Para Guedes, o indulto é um gesto que não afeta o essencial.
— Em Cuba nada se transforma de verdade. Não há mudanças fundamentais e as que existem, por exemplo, no plano econômico, são demasiadamente lentas e dispersas. Resumindo: não há vontade real de mudança e sim medo por parte do regime — avalia.
Yoani: cadeados da grande prisão não foram abertos
De Havana, a blogueira Yoani Sánchez escreveu, em artigo publicado ontem no site do "El País", que a expectativa era grande em Cuba de que Raúl anunciaria a reforma migratória. "Mas, ao anunciar o indulto para presos com mais de 60 anos, doentes, mulheres e jovens sem antecedentes criminais mais graves, o general preferiu abrir os cadeados das prisões pequenas e ainda não parece disposto a abrir os cadeados burocráticos da grande prisão".
Sánchez reafirma, no artigo, a frustração dos cubanos com as transformações "paulatinas" que ocorrem em Cuba. No entanto, comemora que "famílias e amigos dos indultados tenham tido motivos para um Natal de maior felicidade".
++++++++
=== Tarefa 1 ===
Responda com base no texto sobre o indulto em Cuba:
(a) Segundo Guedes, como são as mudanças que existem no plano econômico?
(b) Em que site foi publicado o artigo de Yoani Sánchez?
(c) Que anúncio de Raúl era esperado em Cuba, segundo Yoani Sánchez?
=== Tarefa 2 ===
Dê continuidade ao texto sobre o indulto em Cuba a partir do ponto em que ele termina.

=== Dados ===
++++++++
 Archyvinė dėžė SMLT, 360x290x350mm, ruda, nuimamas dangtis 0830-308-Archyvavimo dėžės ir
++++++++
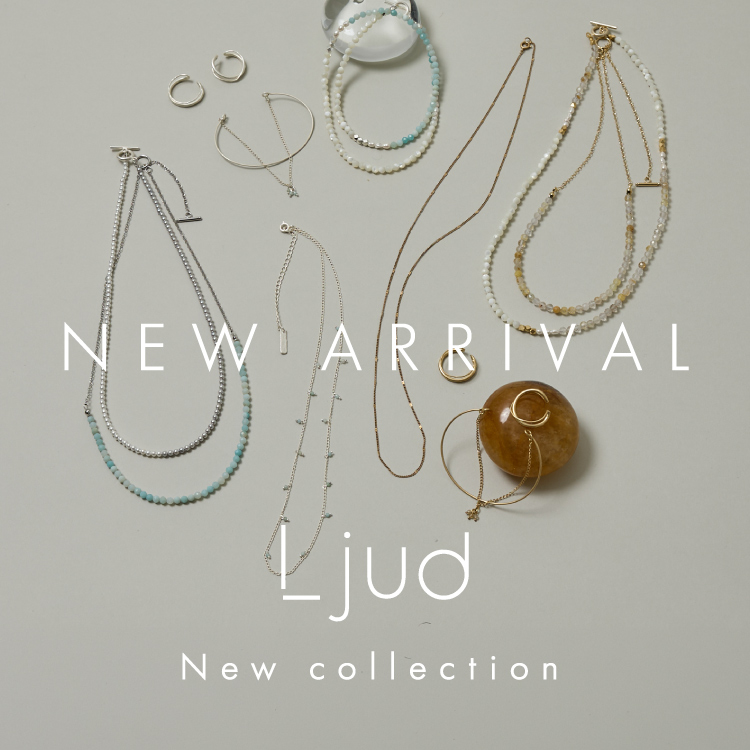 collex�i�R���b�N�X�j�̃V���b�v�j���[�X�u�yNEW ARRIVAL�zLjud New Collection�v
++++++++
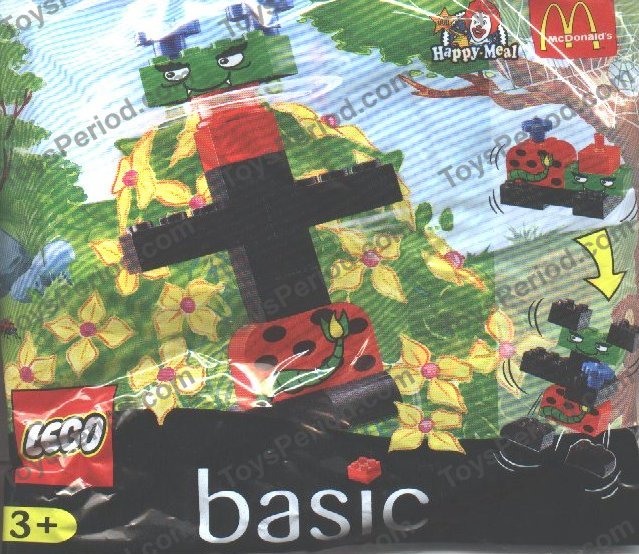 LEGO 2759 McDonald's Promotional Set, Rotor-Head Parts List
++++++++
=== Resposta escrita 1 ===
(a) Demasiadamente lentas e dispersas.
(b) No site do "El País".
(c) O anúncio da reforma migratória.

=== Resposta escrita 2 ===
Expectativa com a visita de Bento XVI em março
Em Havana, ontem, cristãos celebraram o Natal e falaram sobre a expectativa da iminente visita do Papa Bento XVI à ilha — 14 anos depois da visita de João Paulo II.
— A visita de João Paulo II fez muita coisa mudar aqui. Espero que, com esta, o diálogo se amplie ainda mais — disse Felipe Díaz, morador da capital, lembrando do encontro entre o Papa e Fidel Castro.
Em 2010, o cardeal Jaime Ortega foi fundamental nas negociações que libertaram dissidentes políticos presos, que viajaram à Espanha.